#### [WHAT YOU HAVE TO DO]
Answer these questions using the Minder rule testing design document:
1. What is the proposed framework built on?
2. Which two functions does the `git` ingest type expose after cloning the repository?
3. Which two rule phases are out of scope for v1 of the testing framework?

[Start of EXTRACT]

Minder Rule Testing Framework -- Design

Author: Krrish Biswas Mentor: Evan Anderson Status: Draft Related issue: #6434

Abstract

There is currently no standardized way to test Minder rules outside of a live environment. This document proposes a rule testing framework built on Starlark embedded in Go, using mocked HTTP responses and inline file fixtures to allow offline rule verification.

Background

How Minder rules work

A Minder rule type defines a security policy check for an entity (repository, artifact, pull request). Each rule has four phases:

Ingest fetches data from an external source via the configured provider. Two ingest types exist:

Type	Mechanism	Example
`rest`	HTTP GET to provider API	Branch protection settings
`git`	Clone repo, expose `file.ls()` / `file.read()`	GitHub Actions workflows

The provider determines which API surface is used. For a GitHub provider, rest calls the GitHub API; for a GitLab provider, it calls the GitLab API; and so on.

Evaluate runs either a jq expression (simple field comparison) or a Rego/OPA policy against the ingested data. During evaluation, rules may also call datasources -- named HTTP clients declared separately from the rule. When Rego calls minder.datasource.baselineghapi.branch_protection_status({...}), the datasource fetches from a real API endpoint defined in a datasource YAML. Responses are returned to Rego wrapped in {"body": <payload>, "status": 200}. See the datasource documentation for more details.

Remediate applies an automated fix when a rule evaluation fails (for example, opening a PR to pin an unpinned action). Alert sends a notification about the evaluation result. Both are out of scope for v1 of the testing framework.

Prior art

Two existing tools partially address rule testing:

mindev rtst runs a single rule evaluation against live providers with a manually-specified entity. It requires a full profile definition, rule definition, and live credentials for the provider. The dependency on live credentials and backend services makes it unsuitable for automated testing.

[End of EXTRACT]
[Start of GIVEN INFORMATION]

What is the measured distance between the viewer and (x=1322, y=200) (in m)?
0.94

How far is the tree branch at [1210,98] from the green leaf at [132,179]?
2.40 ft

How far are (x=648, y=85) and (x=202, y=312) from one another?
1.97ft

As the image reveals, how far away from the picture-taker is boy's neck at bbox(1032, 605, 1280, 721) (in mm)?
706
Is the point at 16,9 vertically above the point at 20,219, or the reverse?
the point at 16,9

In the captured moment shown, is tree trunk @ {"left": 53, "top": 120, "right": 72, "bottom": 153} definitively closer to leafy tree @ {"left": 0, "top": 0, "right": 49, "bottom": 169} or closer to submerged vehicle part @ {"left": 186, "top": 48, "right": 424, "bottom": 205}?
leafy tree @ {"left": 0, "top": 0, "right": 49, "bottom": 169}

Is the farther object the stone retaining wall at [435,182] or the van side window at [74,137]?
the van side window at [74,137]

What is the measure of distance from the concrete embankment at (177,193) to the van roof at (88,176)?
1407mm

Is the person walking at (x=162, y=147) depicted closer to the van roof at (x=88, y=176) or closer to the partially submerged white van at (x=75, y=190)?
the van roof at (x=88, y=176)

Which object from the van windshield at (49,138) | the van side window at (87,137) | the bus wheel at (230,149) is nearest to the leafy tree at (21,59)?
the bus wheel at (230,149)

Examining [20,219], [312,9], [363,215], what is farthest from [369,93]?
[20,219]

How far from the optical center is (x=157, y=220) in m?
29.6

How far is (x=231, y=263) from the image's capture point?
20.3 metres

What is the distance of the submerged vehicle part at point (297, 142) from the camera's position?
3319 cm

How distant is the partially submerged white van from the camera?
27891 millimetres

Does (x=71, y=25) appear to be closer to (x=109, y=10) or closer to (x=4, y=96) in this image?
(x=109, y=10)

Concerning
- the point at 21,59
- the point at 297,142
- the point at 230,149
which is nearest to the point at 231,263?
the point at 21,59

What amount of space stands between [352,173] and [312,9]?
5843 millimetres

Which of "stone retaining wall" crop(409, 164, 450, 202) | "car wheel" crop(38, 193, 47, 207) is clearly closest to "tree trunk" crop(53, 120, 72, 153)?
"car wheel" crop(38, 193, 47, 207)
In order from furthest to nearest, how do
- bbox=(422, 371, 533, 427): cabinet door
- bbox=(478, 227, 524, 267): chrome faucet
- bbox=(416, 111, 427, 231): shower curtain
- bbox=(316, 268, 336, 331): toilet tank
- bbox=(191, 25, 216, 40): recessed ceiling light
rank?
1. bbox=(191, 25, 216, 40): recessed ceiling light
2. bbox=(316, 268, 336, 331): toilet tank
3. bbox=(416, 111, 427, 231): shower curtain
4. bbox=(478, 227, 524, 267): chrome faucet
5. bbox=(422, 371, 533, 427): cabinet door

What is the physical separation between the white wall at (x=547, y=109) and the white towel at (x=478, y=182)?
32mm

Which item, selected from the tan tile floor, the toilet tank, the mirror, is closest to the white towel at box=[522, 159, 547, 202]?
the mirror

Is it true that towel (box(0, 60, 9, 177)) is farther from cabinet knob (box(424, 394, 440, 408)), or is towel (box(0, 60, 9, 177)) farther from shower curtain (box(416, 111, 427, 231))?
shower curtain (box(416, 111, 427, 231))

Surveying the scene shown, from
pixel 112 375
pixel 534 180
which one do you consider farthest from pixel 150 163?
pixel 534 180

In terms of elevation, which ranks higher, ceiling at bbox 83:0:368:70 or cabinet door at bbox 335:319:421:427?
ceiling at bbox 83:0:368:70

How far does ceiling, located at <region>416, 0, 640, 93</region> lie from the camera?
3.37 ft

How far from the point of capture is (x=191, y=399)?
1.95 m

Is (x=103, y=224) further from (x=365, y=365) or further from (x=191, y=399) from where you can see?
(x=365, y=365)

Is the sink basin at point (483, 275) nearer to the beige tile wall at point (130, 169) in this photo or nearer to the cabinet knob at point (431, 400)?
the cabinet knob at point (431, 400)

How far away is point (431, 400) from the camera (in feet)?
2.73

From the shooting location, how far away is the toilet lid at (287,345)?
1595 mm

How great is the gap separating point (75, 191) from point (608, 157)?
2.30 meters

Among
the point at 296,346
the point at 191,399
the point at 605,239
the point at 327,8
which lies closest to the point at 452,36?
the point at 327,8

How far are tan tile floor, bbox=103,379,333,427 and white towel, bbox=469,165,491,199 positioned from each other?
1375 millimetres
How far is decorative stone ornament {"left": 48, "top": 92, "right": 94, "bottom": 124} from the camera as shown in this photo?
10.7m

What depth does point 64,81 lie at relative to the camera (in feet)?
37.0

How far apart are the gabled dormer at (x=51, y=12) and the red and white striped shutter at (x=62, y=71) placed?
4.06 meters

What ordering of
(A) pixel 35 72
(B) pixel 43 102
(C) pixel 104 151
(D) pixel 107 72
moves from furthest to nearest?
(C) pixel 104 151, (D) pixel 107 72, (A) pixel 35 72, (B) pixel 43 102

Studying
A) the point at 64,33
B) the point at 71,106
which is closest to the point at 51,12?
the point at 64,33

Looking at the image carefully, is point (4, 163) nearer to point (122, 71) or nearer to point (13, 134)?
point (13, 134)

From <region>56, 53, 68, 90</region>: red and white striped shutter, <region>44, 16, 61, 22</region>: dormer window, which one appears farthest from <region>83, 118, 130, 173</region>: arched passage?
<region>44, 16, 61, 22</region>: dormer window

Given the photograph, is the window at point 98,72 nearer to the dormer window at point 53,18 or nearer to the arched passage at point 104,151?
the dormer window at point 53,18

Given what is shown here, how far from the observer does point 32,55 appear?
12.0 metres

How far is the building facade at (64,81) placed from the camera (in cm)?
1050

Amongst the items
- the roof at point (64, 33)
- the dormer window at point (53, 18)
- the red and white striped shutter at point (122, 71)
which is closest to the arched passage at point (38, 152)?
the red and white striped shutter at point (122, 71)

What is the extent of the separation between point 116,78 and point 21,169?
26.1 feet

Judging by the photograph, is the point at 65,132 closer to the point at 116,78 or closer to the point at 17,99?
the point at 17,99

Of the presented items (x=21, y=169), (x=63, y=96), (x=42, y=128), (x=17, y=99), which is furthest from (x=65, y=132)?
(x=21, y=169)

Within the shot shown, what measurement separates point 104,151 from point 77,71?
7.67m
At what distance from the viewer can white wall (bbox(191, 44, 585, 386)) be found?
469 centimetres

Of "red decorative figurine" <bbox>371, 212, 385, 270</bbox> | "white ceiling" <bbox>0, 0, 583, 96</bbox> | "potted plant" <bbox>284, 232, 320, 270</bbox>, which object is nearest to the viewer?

[End of GIVEN INFORMATION]

#### [RESPONSE TO THE EXERCISE]
1. Starlark embedded in Go
2. `file.ls()` and `file.read()`
3. Remediate and Alert